TASK ITEM: Give back every record exactly, images excluded.

DATA START

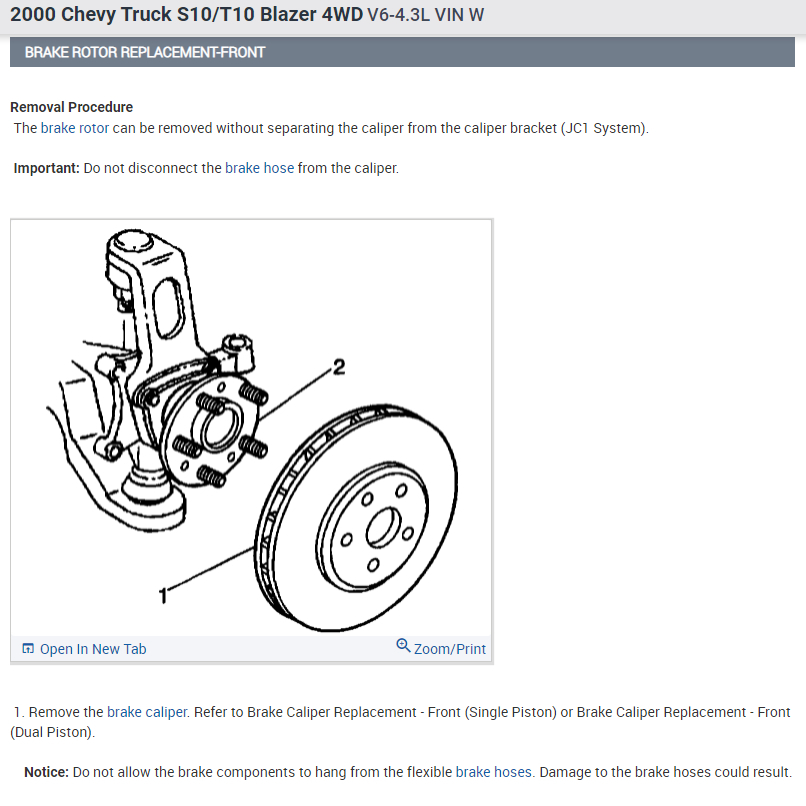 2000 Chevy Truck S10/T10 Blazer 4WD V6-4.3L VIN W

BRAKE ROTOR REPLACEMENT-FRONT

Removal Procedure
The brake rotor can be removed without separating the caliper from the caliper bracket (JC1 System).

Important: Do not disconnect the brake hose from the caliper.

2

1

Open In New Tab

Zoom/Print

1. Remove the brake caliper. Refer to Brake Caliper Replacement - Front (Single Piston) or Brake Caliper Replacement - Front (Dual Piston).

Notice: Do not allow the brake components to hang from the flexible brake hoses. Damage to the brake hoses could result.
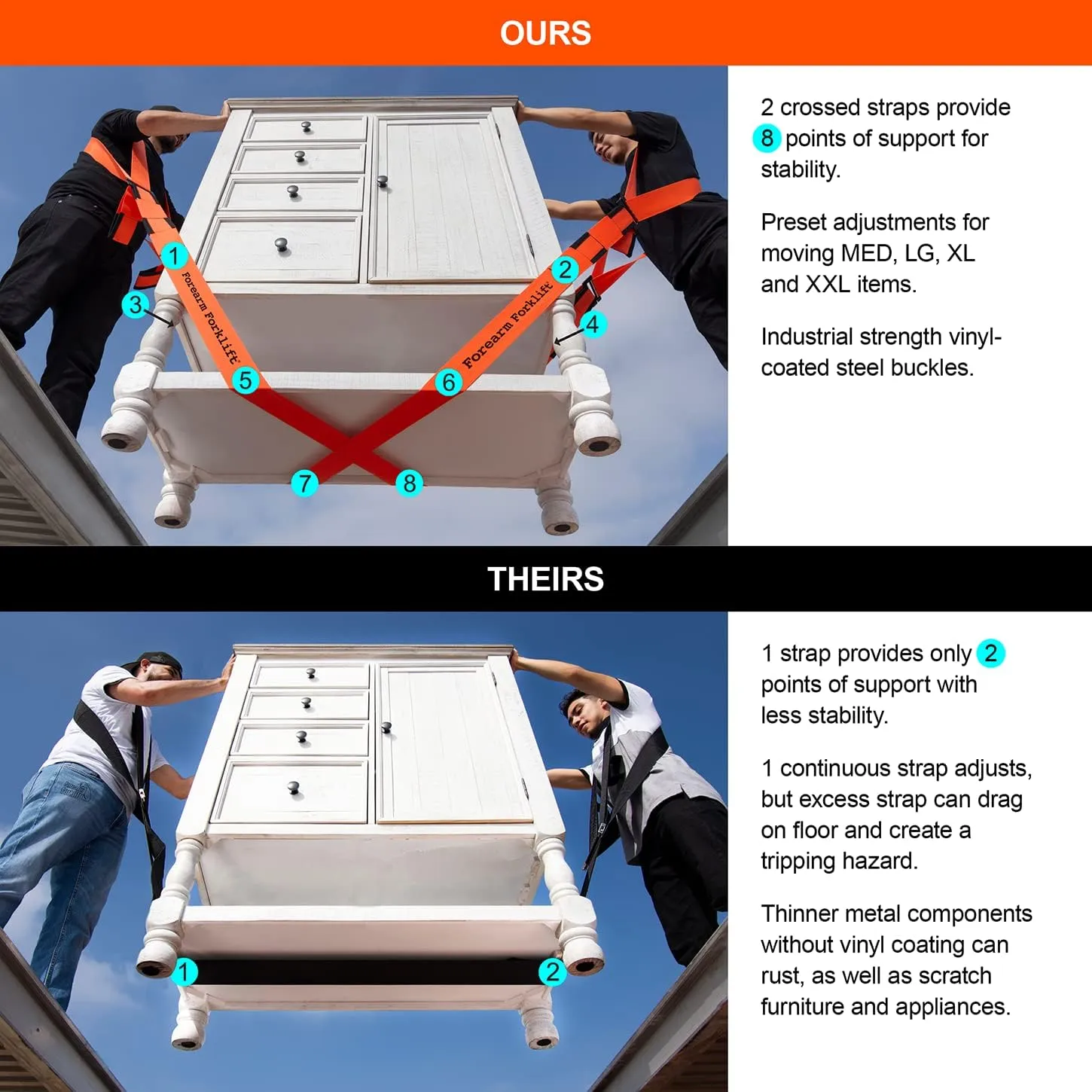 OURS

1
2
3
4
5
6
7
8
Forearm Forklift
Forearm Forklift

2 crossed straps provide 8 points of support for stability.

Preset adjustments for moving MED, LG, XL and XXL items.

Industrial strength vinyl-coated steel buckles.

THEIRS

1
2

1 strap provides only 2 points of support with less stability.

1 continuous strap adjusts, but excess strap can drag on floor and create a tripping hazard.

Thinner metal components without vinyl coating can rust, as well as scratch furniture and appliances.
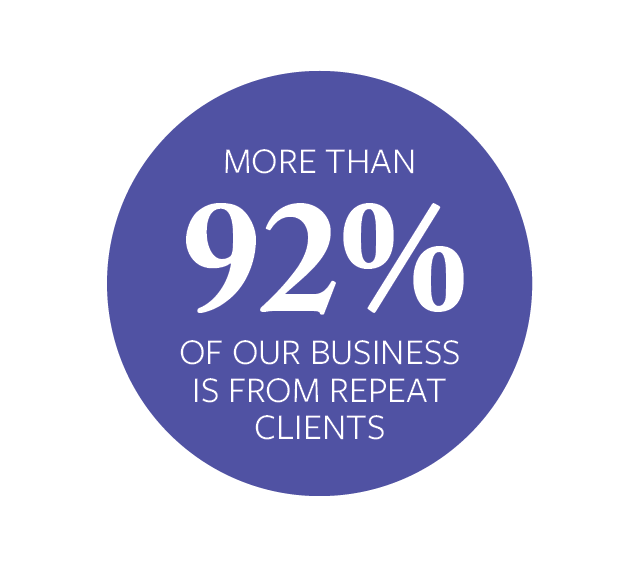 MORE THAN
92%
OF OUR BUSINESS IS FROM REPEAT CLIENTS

DATA END

ANSWER TO THE PROBLEM:
 2000 Chevy Truck S10/T10 Blazer 4WD V6-4.3L VIN W

BRAKE ROTOR REPLACEMENT-FRONT

Removal Procedure
The brake rotor can be removed without separating the caliper from the caliper bracket (JC1 System).

Important: Do not disconnect the brake hose from the caliper.

2

1

Open In New Tab

Zoom/Print

1. Remove the brake caliper. Refer to Brake Caliper Replacement - Front (Single Piston) or Brake Caliper Replacement - Front (Dual Piston).

Notice: Do not allow the brake components to hang from the flexible brake hoses. Damage to the brake hoses could result.
 OURS

1
2
3
4
5
6
7
8
Forearm Forklift
Forearm Forklift

2 crossed straps provide 8 points of support for stability.

Preset adjustments for moving MED, LG, XL and XXL items.

Industrial strength vinyl-coated steel buckles.

THEIRS

1
2

1 strap provides only 2 points of support with less stability.

1 continuous strap adjusts, but excess strap can drag on floor and create a tripping hazard.

Thinner metal components without vinyl coating can rust, as well as scratch furniture and appliances.
 MORE THAN
92%
OF OUR BUSINESS IS FROM REPEAT CLIENTS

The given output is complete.